What would be even better news would be knowing what is driving it.

To some extent there is no choice for many homeowners.  After 4 years when spending on the garden and patio was pushed down the priority list in many households, they can see that their biggest asset, their house, is starting to look tired and less attractive to a buyer. So at least that will drive people to a store to buy flowers, a few containers and some lawn food, maybe even some pruners to attack those tryphid-like shrubs. Consumers realize that the least they have to do is to protect and preserve what they already had or owned.                                                                   

Is the home-grown, fresh veggies boom driving some traffic?  

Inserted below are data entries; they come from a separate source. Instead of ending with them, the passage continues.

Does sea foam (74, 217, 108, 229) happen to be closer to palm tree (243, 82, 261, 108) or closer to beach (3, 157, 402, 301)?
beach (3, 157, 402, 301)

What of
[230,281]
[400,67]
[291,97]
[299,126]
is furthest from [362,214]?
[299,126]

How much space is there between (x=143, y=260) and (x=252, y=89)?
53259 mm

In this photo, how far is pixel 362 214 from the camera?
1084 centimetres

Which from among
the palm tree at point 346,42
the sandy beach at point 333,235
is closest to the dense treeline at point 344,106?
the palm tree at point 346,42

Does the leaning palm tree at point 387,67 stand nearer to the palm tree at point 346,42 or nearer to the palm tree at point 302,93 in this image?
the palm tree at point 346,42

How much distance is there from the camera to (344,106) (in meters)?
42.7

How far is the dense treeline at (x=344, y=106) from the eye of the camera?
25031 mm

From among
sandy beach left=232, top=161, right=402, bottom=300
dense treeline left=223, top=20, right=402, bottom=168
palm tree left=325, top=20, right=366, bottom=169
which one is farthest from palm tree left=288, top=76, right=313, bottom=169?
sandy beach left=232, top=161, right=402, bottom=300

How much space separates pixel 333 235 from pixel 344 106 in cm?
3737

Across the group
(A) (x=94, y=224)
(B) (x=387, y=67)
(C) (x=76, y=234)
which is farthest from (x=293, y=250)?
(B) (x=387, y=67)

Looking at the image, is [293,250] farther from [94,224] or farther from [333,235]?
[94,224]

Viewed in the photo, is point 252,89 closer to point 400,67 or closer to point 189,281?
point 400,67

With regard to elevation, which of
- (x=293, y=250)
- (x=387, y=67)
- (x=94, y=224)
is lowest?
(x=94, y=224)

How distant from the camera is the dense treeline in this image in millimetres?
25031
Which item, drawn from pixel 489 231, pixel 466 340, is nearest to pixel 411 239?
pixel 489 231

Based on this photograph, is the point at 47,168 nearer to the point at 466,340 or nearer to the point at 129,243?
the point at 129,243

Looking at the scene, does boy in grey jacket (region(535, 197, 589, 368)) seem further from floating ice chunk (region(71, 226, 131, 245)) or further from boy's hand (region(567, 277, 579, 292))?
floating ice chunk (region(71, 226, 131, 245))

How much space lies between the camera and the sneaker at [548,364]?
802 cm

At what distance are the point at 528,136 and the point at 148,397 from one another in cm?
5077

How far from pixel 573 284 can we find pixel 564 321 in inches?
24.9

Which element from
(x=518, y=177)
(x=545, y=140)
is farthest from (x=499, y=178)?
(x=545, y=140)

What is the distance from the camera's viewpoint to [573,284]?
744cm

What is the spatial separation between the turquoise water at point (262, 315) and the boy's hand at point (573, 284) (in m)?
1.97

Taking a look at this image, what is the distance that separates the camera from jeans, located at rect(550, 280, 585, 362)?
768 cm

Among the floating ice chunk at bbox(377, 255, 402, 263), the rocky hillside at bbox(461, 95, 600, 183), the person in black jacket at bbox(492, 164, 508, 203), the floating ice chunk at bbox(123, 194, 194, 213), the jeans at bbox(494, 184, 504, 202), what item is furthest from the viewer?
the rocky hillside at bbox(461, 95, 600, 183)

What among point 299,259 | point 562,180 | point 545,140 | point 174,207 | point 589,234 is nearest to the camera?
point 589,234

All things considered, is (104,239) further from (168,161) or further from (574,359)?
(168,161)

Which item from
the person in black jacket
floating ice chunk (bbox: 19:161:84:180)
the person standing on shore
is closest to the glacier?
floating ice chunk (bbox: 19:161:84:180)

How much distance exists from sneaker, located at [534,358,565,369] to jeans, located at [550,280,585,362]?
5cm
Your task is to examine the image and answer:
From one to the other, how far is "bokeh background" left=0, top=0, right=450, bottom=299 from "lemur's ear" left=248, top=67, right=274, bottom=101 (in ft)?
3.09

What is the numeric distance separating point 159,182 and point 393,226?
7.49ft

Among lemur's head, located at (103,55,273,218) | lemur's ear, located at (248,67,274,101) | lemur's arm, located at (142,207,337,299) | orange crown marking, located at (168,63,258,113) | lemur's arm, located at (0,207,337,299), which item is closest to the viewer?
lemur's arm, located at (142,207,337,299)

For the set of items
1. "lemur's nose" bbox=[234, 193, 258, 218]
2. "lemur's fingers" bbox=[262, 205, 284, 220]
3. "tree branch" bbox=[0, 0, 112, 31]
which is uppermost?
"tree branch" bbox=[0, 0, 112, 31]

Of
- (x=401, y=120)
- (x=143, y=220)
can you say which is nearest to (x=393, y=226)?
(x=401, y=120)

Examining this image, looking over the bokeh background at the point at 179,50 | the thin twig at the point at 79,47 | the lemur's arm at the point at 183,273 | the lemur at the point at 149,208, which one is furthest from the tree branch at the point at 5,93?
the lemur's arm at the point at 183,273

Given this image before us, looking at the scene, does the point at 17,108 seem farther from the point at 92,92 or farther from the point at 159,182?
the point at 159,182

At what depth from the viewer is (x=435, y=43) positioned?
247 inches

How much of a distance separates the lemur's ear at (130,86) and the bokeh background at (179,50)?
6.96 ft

I think so, especially in areas of the country where (if you know how) you can get a late crop of all sorts of fresh greens, winter squash or root veggies and a great start on next spring before Jack Frost arrives.  Also, now that many feel competent about growing a juicy tomato, the intrigue of preserving some of that summer bounty might be catching on in younger generations who didn’t learn it from their parents like I did. When I was a kid in England I was cheap labo(u)r for everything from painfully picking gooseberries to cleaning countless jam jars. From June to October the house always seemed to smell of jam or chutney!

Riding the Trend Wave

Some retailers I am glad to say have encouraged this food-preservation trend with tasting events, classes and supplies, others have not. One garden center owner complained that he couldn’t make money on canning supplies but his store just had a shelf or two of jars and lids sitting there for those consumers who knew what to look for (and probably knew their prices as they bought them somewhere every year). There was no promotion, tastings, eye-catching merchandising, cute signage, themes, events, classes, experts on-hand or items bundled into E-Z success-kits like “Make your own Pesto sauce” or “Preserve your luscious tomato flavor all through the winter” and so on.

It takes some imagination and a bit of work, but if we have managed to win the consumers’  trust to grow their own, we can surely be the credible “How-to” center that helps them keep those wax beans, onions or hot peppers on-hand until next summer. Why not use their own tomatoes for those winter pasta or pizza evenings instead of buying a can?

The fact is that consumers have spent on what made them feel good all through the worst recession in recent times. One of those feel-good themes is eating out. (Have you tried to get in to a decent restaurant on a Friday night lately?) Meanwhile the press coverage of better food for kids and the number of cooking programs on TV continue consumer awareness of eating local and better. What could be more local than their own backyard or better than their own basil?

Here comes a softball…

Retailers should be constantly watching the market looking for new opportunities, doors opening. The door labeled “Food Gardening” just offered yet another chance to re-connect with the consumers who are jazzed by their tomato success but are mystified by tales of preservation, canning or even worse “Putting Up.” It is on-trend, not executed well by the supermarkets or boxes, and a natural extension of the core of gardening. In the constant game of looking for one-more-visit-per-household-per-year, the Lawn and Garden industry just got a nice soft delivery thrown its way.